Thank you guys for the feedback. I was mostly thinking for the mental callousing aspect too I guess. In terms of weekly training for something like PJ Indoc I had in mind something like this
Mon: AM Gym (full body) PM Track intervals
Tue: AM Swim. PM Easy 6-8 mile run
Wed: AM Gym (full body) PM Ruck (Uphill intervals w/water jugs)
Thu: AM Swim
Fri: 3-4 hrs Long Run
Sat: 2-3 hrs Swim + Cals + Heavy Ruck (on flat to rolling roads)
This would just be a type of "endurance base phase" leading up to something more swim/strength/ruck intensive 2 months prior the shipping.
Just my personal opinion:
- if you have the endurance to go for an hour, I think it would benefit you to work on speed in the 3-5 mile range rather than running for four straight hours at a sluggish pace.
- running slow for half a day will make you great at running slow for half a day, but it will lead to injury if you don't factor in time for mobility/recovery.
- it's just boring. The line of thinking goes: if I can run 12 miles, the 3 mile test will be so easy! But that doesn't really translate when you are used to 9-10 minute mile paces and everyone else is literally sprinting their 3 mile test but can also lift way more weight than you because they had the time leftover to lift weights AND do cals AND do some mobility/recovery work. When it comes time to pick up awkward, heavy things and walk for long distances with them, nobody will care what your marathon time is. It's easy to say you won't neglect PT or cals or lifting while training for ultramarathons, but after a 4 hour run the last thing you are going to do is an hour of calisthenics. Biologically, your body can not run 70-80 miles per week AND maintain muscle mass. I'm sure there are exceptions; but I'm also relatively sure they are few and far between.

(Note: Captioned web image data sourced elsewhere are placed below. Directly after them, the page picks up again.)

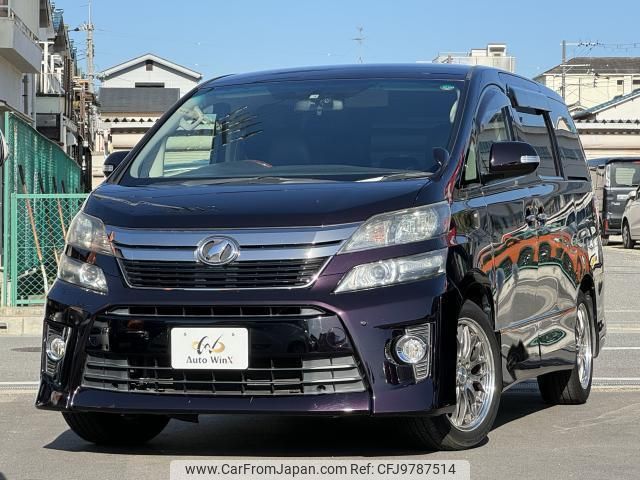 toyota vellfire 2009 quick_quick_DBA-ANH20W_ANH20-8090186 image 1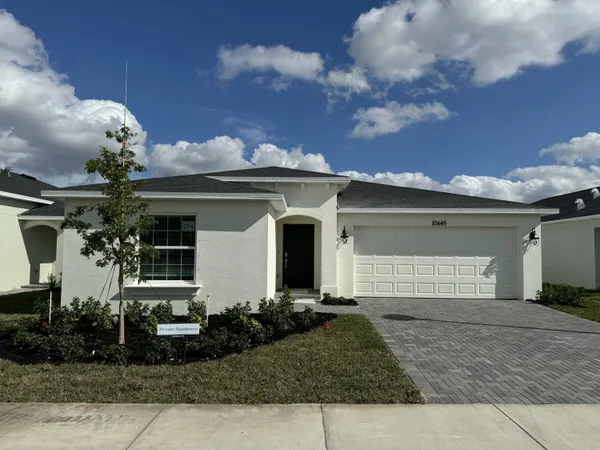 $2,600 | 10445 Northwest Suncrest Loop, Port St. Lucie, FL 34987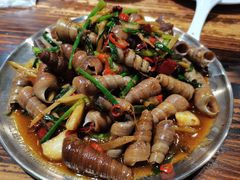 -蚝美人·生蚝海鲜烧烤(茶花园店)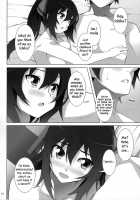 Shinonono Infinity / シノノノインフィニティ [Shirota Dai] [Infinite Stratos] Thumbnail Page 13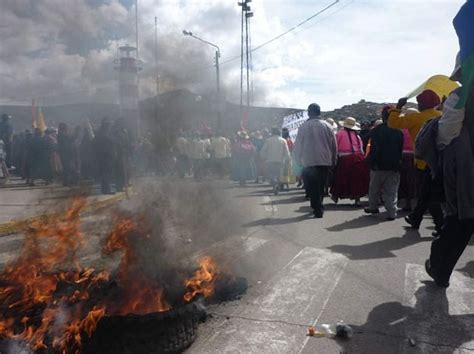 La Contaminación En Juliaca La Contaminacion En La Ciudad De Juliaca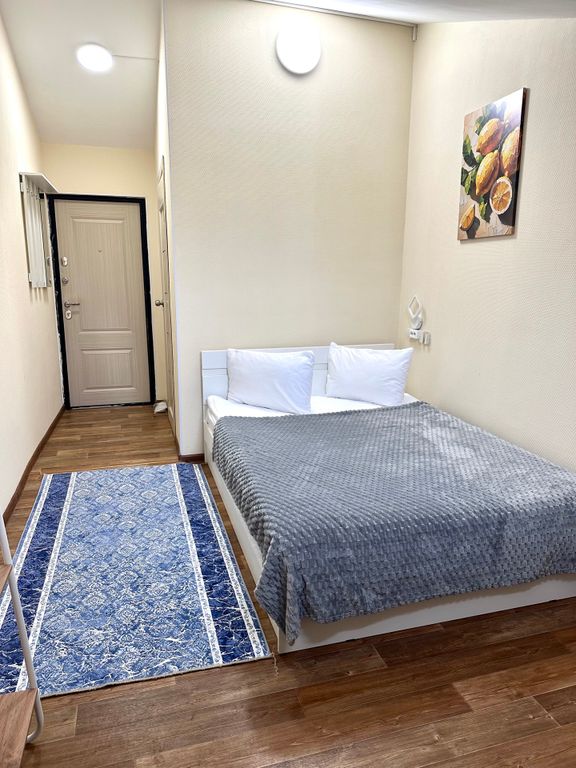 Двухместный номер с 1 кроватью эконом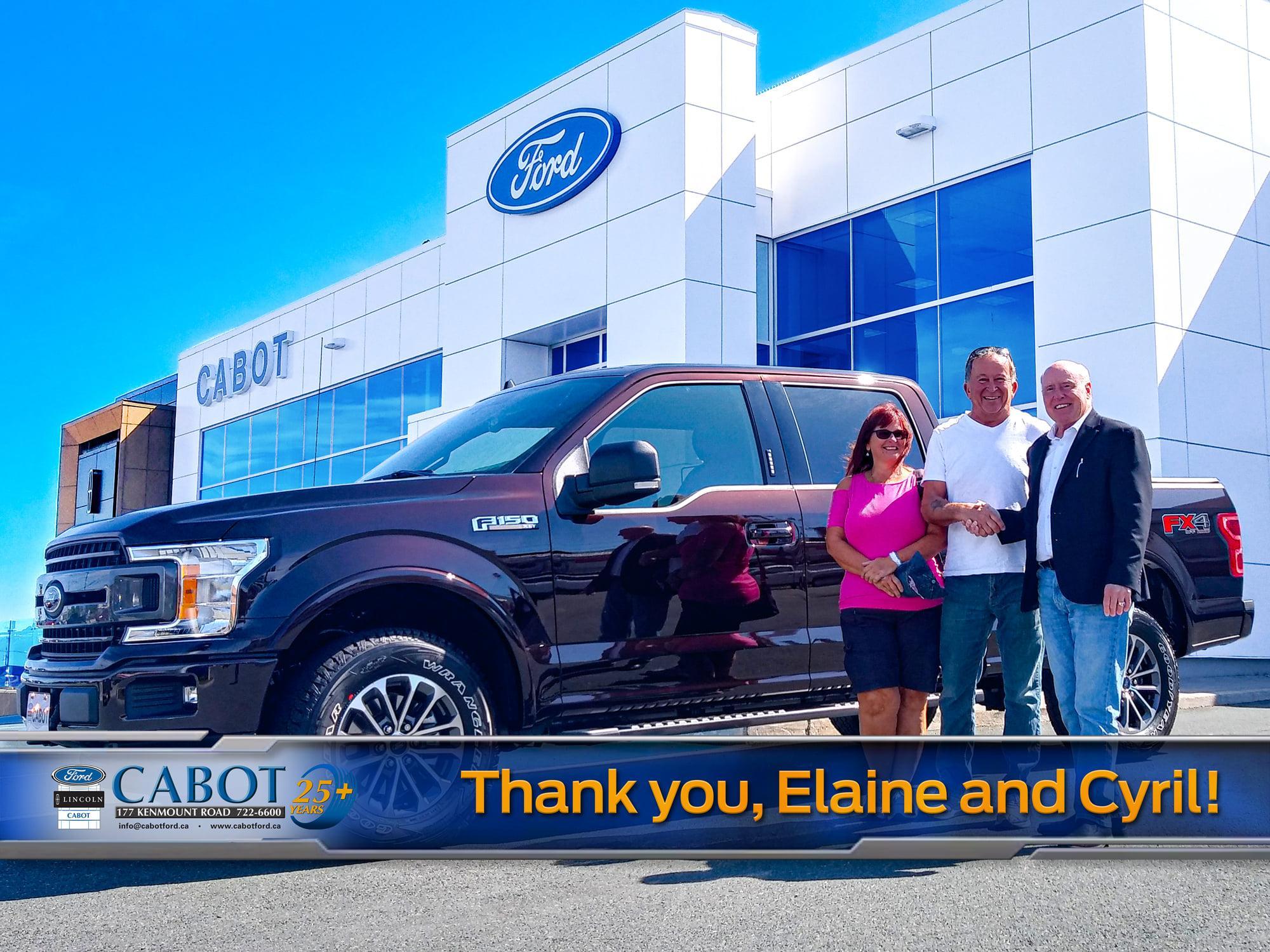Ford Meet Some of Our F-150 Customers image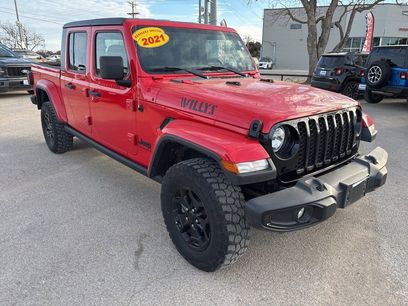 Used 2021 Jeep Gladiator Sport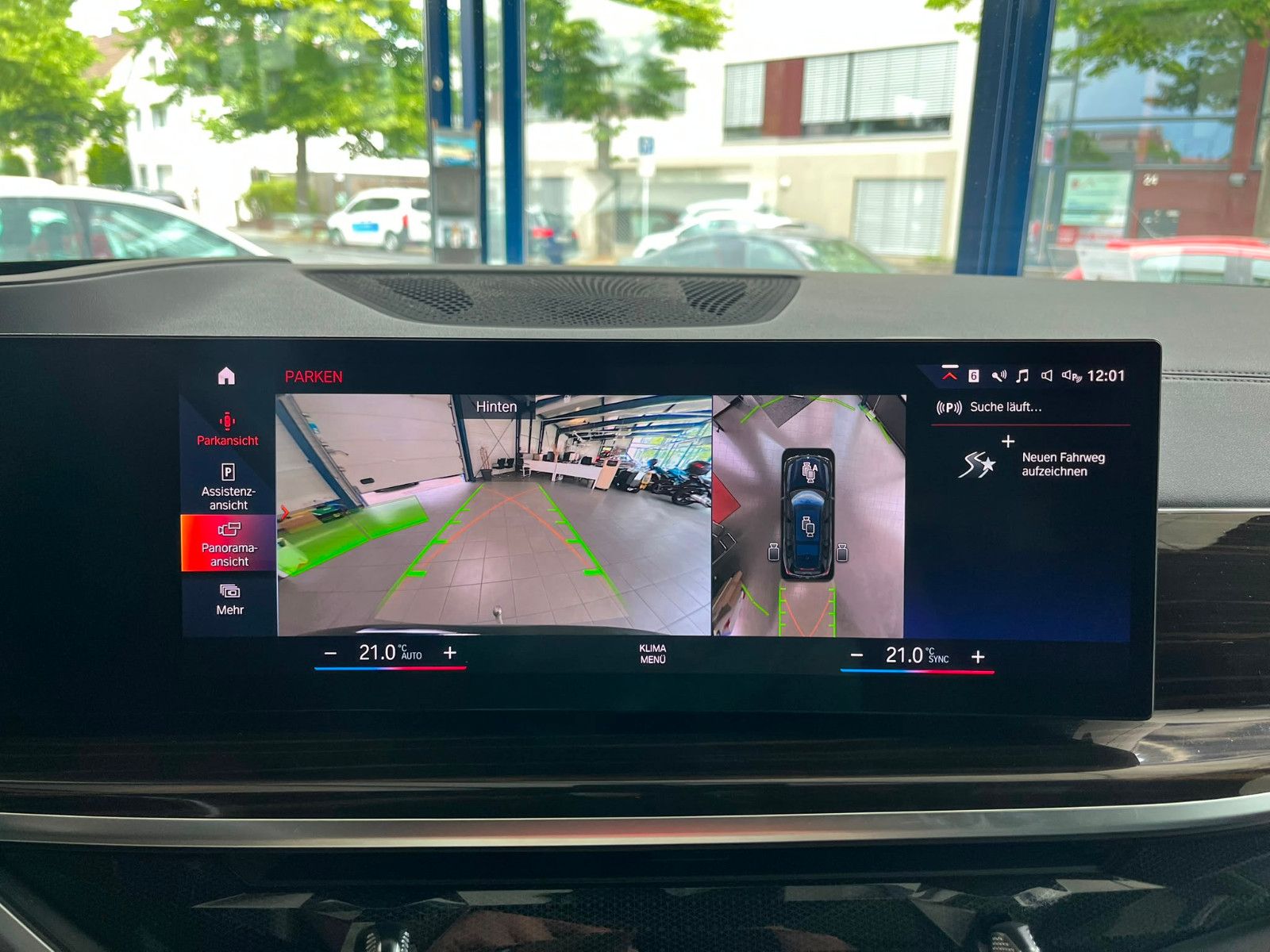 Fahrzeugabbildung BMW X7 xDrive 40 d M Sport *7SITZE*GARANTIE2028*360G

All of this to say: will running a marathon help you mentally? Of course. It will make you really good at being tired and bored with a huge amount of mileage ahead of you. But I don't think the juice is worth the squeeze as far as time management goes.
If anything, maybe do it once every few months just to get outside of your comfort zone.
Disclaimer: I have never, am not currently, and will never run an ultramarathon, based purely on the principle of running being an activity created and encouraged by Satan himself.